Multiple star systems are common in the universe. Multiple star systems can take many forms, from a larger star with a smaller star orbiting it, to two larger stars orbiting each other, to nested stars where a star orbits a group of two stars orbiting each other, and so on. Multiple star systems can contain main sequence stars, giant stars, or degenerate stars. The possibilities of life in a multiple star system have been investigated in fiction, such as in Isaac Asimov's short story Nightfall, and the desert planet Tatooine's twin suns in Star Wars.

Life around a binary star seems like a rather extreme affair, so I decided on a thought experiment to see what it would be like to live in such a system. What would happen if we increased the size of Jupiter by 100, making it a small red dwarf star, about the size of Proxima Centauri. Increased by 100, the mass of Jupiter would be 10% of the mass of the sun, able to form a hydrogen fusing star. It would be about 2 or 3 times as large in radial dimensions, and 10 to 30 times larger in volume. What would life be like on our earth, in a solar system with two stars?

The gravity of this new star wouldn't be that great, not enough to have an obvious effect on the earth. This red dwarf has 10% of the mass of the sun, meaning that it has 10% of the gravity. Jupiter's orbit is around 5 Astronomical Units from the earth, meaning that the closest it approaches is 4 AU from the earth. Since, at its closest, it is four times as far as the sun, and since gravity decreases with the square of the distance, it would have a maximum of 1/160th of the gravitational pull of the sun. It would therefore have a small effect on our tides, but it wouldn't obviously change our orbit much. (But I will talk about some of the indirect effects below).

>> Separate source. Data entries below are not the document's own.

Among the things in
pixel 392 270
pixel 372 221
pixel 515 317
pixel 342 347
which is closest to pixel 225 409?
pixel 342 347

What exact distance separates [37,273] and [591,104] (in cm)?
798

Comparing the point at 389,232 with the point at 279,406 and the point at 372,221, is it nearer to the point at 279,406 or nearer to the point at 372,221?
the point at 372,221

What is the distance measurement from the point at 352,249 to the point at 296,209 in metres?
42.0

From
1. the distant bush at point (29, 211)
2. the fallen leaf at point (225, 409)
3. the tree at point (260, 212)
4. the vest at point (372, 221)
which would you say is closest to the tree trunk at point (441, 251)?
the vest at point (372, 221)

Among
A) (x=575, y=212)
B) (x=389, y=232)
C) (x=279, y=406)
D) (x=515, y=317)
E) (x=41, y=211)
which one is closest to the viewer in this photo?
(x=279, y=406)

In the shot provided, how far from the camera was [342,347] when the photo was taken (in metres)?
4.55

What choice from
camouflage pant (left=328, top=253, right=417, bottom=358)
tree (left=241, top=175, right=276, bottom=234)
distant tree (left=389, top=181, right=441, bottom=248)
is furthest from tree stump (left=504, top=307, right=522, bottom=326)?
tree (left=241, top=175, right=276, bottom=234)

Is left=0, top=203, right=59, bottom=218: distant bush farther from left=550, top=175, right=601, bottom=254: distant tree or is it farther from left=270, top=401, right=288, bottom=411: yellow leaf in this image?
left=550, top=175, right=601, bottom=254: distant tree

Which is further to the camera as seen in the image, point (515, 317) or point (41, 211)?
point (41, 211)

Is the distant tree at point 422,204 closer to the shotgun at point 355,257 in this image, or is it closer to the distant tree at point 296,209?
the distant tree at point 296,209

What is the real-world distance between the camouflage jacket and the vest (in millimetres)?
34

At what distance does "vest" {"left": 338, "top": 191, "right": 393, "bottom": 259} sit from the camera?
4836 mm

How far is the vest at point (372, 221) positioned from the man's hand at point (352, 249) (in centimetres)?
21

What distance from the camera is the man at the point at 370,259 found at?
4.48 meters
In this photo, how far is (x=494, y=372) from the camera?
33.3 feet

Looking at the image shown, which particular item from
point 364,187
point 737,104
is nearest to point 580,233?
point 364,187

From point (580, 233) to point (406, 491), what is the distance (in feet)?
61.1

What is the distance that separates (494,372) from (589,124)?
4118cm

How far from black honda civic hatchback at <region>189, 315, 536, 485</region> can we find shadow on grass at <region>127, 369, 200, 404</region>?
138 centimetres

What about light and heat? Would the earth lack a night, and be scorched by two suns, never having a true night? The answer is that a red dwarf in Jupiter's orbit would not provide any measurable heat, but would provide visible light that would probably be somewhat like moonlight. Stellar output drops off very steeply with declining size, and their light becomes redder, with much of it in the infrared. Including infrared light, a red dwarf star might only be one part in 1000 as bright as our sun. Counting only visible light, it would be closer to one part in 10,000. But, just as with gravity, this red dwarf is further away from us than the sun is, meaning those numbers would go down by at least a factor of 10. We can look at a red dwarf star in Jupiter's orbit as being 0.01% as bright as the sun. This might seem like very little, but this is still brighter than a full moon, which is 1/400,000th as bright as the sun. Our red dwarf would then (when it was close), fill our night skies with a shadowy red light that would not provide any heat, and would be less bright than the ambient light of a city, but would still make the night visible enough to move and even read in. And much like the moon, the light of our red dwarf would be visible in the day (not too much of a surprise, since even Venus can be visible during the day). But unlike the light of the moon, the light from the red dwarf wouldn't be seen as coming from a disk, but rather from a point like light source. Jupiter isn't resolvable as anything but a point, and increasing its visual dimensions by 2 or 3 times probably wouldn't change that. It might have a stellar corona around it, which would increase its size until it was visible as an extended region, but even that would be barely visible.

In many ways, life on a planet in a system with a red dwarf would be pretty normal. However, the butterfly effect would certainly be in play in such a situation. Most scientists agree that Jupiter has a big role on the solar system, by attracting and absorbing comets and asteroids, as well as perturbing the orbit of the earth, leading in part to the Milankovich Cycles. Replacing Jupiter with something 100 times as large, even if it wouldn't automatically throw the solar system into a chaos of collisions and radiation, would still probably have changed the way life evolved on earth, including, most noticeably, changing several mass extinction events. Life would have probably evolved early on to see further into the infrared, taking advantage of the faintly illuminated night sky.

But on the whole, not only can we imagine life managing to evolve on an earth like planet with a red dwarf orbiting further out in its system, and if the system managed to settle down into relative stability, intelligent life there might adapt that not only adjusted to a two star system, but wasn't even particularly aware or concerned with living in a two star system.